> _Source text_:

● ● ●

BRIEF DESCRIPTION OF THE DRAWINGS

FIG. 1 is a block diagram of key generation for protecting communication according to some embodiments.

FIG. 2 is a block diagram of a key hierarchy according to some embodiments.

FIG. 3 is a block diagram of a key hierarchy according to other embodiments.

FIG. 4 is a call flow diagram for a registration procedure according to some embodiments.

FIG. 5 is a logic flow diagram of a method performed by a communication device according to some embodiments.

FIG. 6 is a logic flow diagram of a method performed by a network node in a subscribed communication network according to some embodiments.

FIG. 7 is a logic flow diagram of a method performed by a network node in an intermediate communication network according to some embodiments.

FIG. 8 is a block diagram of a communication device according to some embodiments.

FIG. 9 is a block diagram of a network node according to some embodiments.

FIG. 10 is a block diagram of a wireless communication network according to some embodiments.

● ● ●

> _Task list_:
**A.** From the figure list, copy the part between "FIG. 8 is a" and "node according to some embodiments.", inclusive, word for word.
**B.** Translate this sentence from the figure list into Spanish: "FIG. 9 is a block diagram of a network node according to some embodiments."
The data has no connection to the figure list.

> _Available data_:
● ● ●

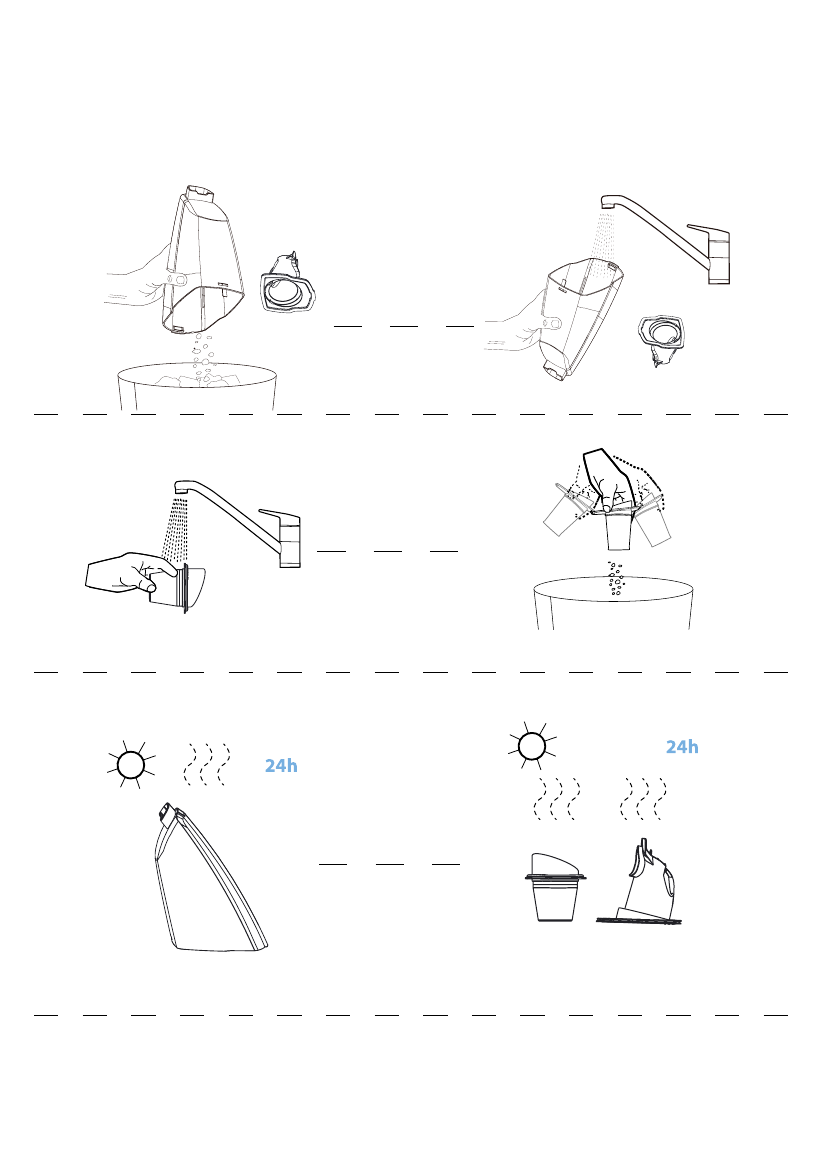 24h

24h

● ● ●

> _Responses for each task_:
**A.**
FIG. 8 is a block diagram of a communication device according to some embodiments.

FIG. 9 is a block diagram of a network node according to some embodiments.

**B.** La FIG. 9 es un diagrama de bloques de un nodo de red según algunas realizaciones.